** PROBLEM DETAILS **
Please print every item below word for word, leaving out the pictures.

───── STORED ROWS ─────

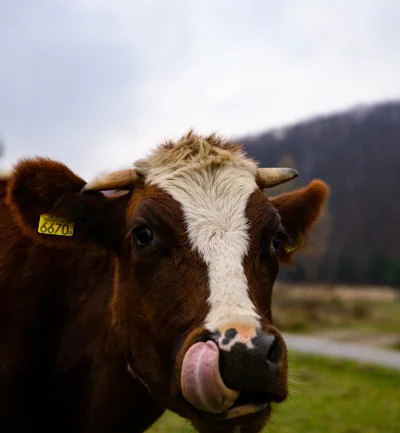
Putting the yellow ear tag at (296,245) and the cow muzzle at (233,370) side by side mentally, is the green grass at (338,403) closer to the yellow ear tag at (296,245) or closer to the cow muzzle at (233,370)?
the yellow ear tag at (296,245)

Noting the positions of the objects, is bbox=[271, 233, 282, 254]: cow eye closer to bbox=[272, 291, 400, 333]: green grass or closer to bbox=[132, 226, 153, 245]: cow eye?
bbox=[132, 226, 153, 245]: cow eye

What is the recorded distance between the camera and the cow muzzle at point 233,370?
2.79m

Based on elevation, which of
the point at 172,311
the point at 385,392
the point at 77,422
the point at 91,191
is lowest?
the point at 385,392

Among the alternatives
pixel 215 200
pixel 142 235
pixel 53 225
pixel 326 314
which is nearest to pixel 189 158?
pixel 215 200

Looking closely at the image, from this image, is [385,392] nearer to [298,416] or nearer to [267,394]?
[298,416]

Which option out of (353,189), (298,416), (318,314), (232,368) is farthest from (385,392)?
(353,189)

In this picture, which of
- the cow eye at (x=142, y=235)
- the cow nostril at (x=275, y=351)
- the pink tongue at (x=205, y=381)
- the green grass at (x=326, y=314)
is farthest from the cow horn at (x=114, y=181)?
the green grass at (x=326, y=314)

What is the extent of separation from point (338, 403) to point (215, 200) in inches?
351

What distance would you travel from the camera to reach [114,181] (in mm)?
3971

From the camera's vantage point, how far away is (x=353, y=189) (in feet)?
331

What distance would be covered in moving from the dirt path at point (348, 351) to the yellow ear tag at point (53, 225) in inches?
437

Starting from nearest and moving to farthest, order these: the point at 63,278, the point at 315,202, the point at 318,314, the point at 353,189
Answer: the point at 63,278 < the point at 315,202 < the point at 318,314 < the point at 353,189

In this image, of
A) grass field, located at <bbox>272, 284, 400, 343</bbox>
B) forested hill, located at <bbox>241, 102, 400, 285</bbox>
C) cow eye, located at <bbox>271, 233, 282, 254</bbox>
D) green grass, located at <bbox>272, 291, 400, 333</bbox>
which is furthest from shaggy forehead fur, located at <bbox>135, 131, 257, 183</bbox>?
forested hill, located at <bbox>241, 102, 400, 285</bbox>

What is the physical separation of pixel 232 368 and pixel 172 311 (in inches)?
26.0
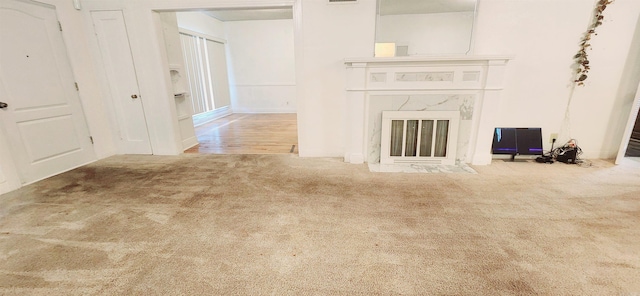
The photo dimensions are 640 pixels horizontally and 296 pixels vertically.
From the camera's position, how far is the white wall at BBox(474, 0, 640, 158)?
120 inches

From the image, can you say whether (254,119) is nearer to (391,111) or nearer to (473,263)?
(391,111)

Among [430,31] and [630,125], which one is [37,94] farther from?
[630,125]

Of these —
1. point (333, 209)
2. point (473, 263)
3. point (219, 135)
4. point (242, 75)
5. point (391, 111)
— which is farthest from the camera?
point (242, 75)

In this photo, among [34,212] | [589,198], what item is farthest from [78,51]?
[589,198]

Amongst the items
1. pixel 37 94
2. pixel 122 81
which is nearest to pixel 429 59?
pixel 122 81

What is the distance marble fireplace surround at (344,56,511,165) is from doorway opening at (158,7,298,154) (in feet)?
4.87

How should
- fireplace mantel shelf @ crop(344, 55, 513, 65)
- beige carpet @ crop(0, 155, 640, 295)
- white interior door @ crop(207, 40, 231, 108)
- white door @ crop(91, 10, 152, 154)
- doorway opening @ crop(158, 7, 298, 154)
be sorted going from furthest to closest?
white interior door @ crop(207, 40, 231, 108) → doorway opening @ crop(158, 7, 298, 154) → white door @ crop(91, 10, 152, 154) → fireplace mantel shelf @ crop(344, 55, 513, 65) → beige carpet @ crop(0, 155, 640, 295)

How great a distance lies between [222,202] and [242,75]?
6.30 m

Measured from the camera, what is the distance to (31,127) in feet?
9.87

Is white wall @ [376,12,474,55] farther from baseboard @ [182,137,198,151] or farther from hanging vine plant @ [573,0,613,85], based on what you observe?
baseboard @ [182,137,198,151]

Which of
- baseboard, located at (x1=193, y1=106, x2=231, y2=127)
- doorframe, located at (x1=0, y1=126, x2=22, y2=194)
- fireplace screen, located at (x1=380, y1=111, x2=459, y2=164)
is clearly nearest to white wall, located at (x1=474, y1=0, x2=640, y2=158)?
fireplace screen, located at (x1=380, y1=111, x2=459, y2=164)

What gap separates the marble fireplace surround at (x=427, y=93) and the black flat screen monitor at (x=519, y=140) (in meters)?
0.27

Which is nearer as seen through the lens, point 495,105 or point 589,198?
point 589,198

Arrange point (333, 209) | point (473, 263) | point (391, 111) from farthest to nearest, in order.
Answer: point (391, 111)
point (333, 209)
point (473, 263)
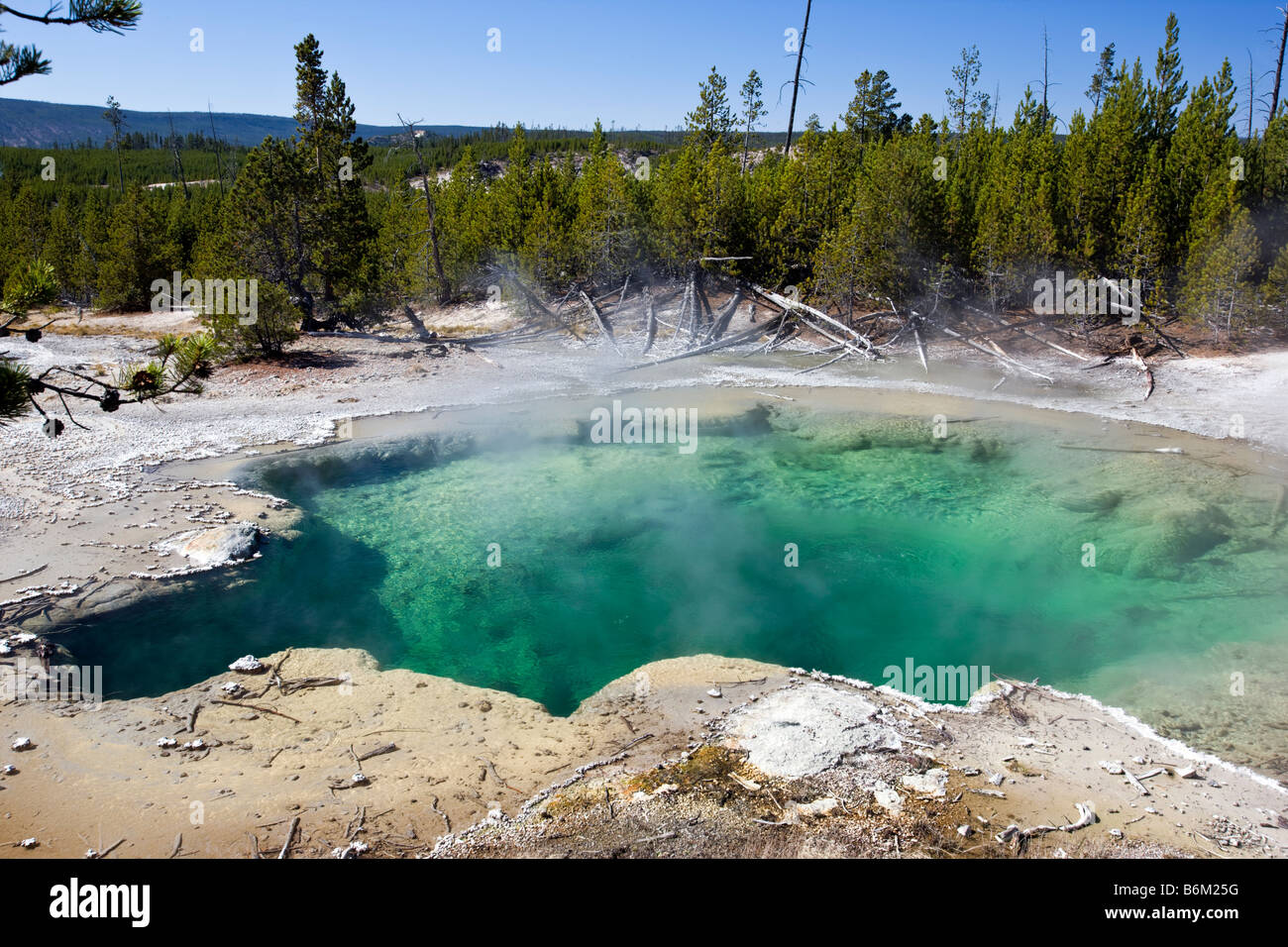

─────

** EXERCISE SOLUTION **
Putting the yellow ear tag at (296,245) and the cow muzzle at (233,370) side by side mentally, is the green grass at (338,403) closer to the yellow ear tag at (296,245) or closer to the cow muzzle at (233,370)?
the yellow ear tag at (296,245)

Noting the positions of the objects, is bbox=[271, 233, 282, 254]: cow eye closer to bbox=[272, 291, 400, 333]: green grass or closer to bbox=[132, 226, 153, 245]: cow eye?
bbox=[132, 226, 153, 245]: cow eye

What is the recorded distance between the camera and the cow muzzle at point 233,370?
2.79m

Based on elevation, which of
the point at 172,311
the point at 385,392
the point at 77,422
the point at 91,191
is lowest?
the point at 385,392

Among the alternatives
pixel 215 200
pixel 142 235
pixel 53 225
pixel 326 314
which is nearest to pixel 189 158?
pixel 215 200

Looking closely at the image, from this image, is [385,392] nearer to [298,416] or nearer to [267,394]?
[298,416]

Which option out of (353,189), (298,416), (318,314), (232,368) is farthest from (385,392)?
(353,189)

In this picture, which of
- the cow eye at (x=142, y=235)
- the cow nostril at (x=275, y=351)
- the pink tongue at (x=205, y=381)
- the green grass at (x=326, y=314)
is farthest from the cow horn at (x=114, y=181)?
the green grass at (x=326, y=314)

What is the extent of separation from point (338, 403) to point (215, 200) in inches?
351

What distance would you travel from the camera to reach [114,181] (in mm)?
3971

From the camera's vantage point, how far away is (x=353, y=189) (in feet)?
331

What distance would be covered in moving from the dirt path at point (348, 351) to the yellow ear tag at point (53, 225) in inches?
437

Starting from nearest and moving to farthest, order these: the point at 63,278, the point at 315,202, the point at 318,314, the point at 353,189
Answer: the point at 63,278 < the point at 315,202 < the point at 318,314 < the point at 353,189

In this image, of
A) grass field, located at <bbox>272, 284, 400, 343</bbox>
B) forested hill, located at <bbox>241, 102, 400, 285</bbox>
C) cow eye, located at <bbox>271, 233, 282, 254</bbox>
D) green grass, located at <bbox>272, 291, 400, 333</bbox>
which is furthest from shaggy forehead fur, located at <bbox>135, 131, 257, 183</bbox>?
forested hill, located at <bbox>241, 102, 400, 285</bbox>

What is the physical separation of pixel 232 368 and pixel 172 311 (in inches)?
26.0
The photo dimensions are 640 pixels horizontally and 296 pixels vertically.
From the camera's position, how far is the white wall at BBox(474, 0, 640, 158)?
120 inches

From the image, can you say whether (254,119) is nearer to (391,111) or nearer to (473,263)?
(391,111)

Among [430,31] and [630,125], which one is [37,94] farther from?
[630,125]

Of these —
1. point (333, 209)
2. point (473, 263)
3. point (219, 135)
4. point (242, 75)
5. point (391, 111)
— which is farthest from the camera?
point (242, 75)

In this photo, among [34,212] | [589,198], what item is farthest from [78,51]?
[589,198]

Amongst the items
1. pixel 37 94
2. pixel 122 81
which is nearest to pixel 429 59?
pixel 122 81

What is the distance marble fireplace surround at (344,56,511,165) is from doorway opening at (158,7,298,154) (in feet)?
4.87

How should
- fireplace mantel shelf @ crop(344, 55, 513, 65)
- beige carpet @ crop(0, 155, 640, 295)
- white interior door @ crop(207, 40, 231, 108)
- white door @ crop(91, 10, 152, 154)
- doorway opening @ crop(158, 7, 298, 154)
be sorted going from furthest to closest?
white interior door @ crop(207, 40, 231, 108) → doorway opening @ crop(158, 7, 298, 154) → white door @ crop(91, 10, 152, 154) → fireplace mantel shelf @ crop(344, 55, 513, 65) → beige carpet @ crop(0, 155, 640, 295)

How great a distance lies between [222,202] and [242,75]?
6.30 m

Measured from the camera, what is the distance to (31,127) in feet?
9.87

Is white wall @ [376,12,474,55] farther from baseboard @ [182,137,198,151] or farther from hanging vine plant @ [573,0,613,85], based on what you observe?
baseboard @ [182,137,198,151]

Which of
- baseboard, located at (x1=193, y1=106, x2=231, y2=127)
- doorframe, located at (x1=0, y1=126, x2=22, y2=194)
- fireplace screen, located at (x1=380, y1=111, x2=459, y2=164)
is clearly nearest to white wall, located at (x1=474, y1=0, x2=640, y2=158)?
fireplace screen, located at (x1=380, y1=111, x2=459, y2=164)

What gap separates the marble fireplace surround at (x=427, y=93) and the black flat screen monitor at (x=519, y=140) (in meters)?
0.27

Which is nearer as seen through the lens, point 495,105 or point 589,198?
point 589,198

Arrange point (333, 209) | point (473, 263) | point (391, 111) from farthest to nearest, in order.
Answer: point (391, 111)
point (333, 209)
point (473, 263)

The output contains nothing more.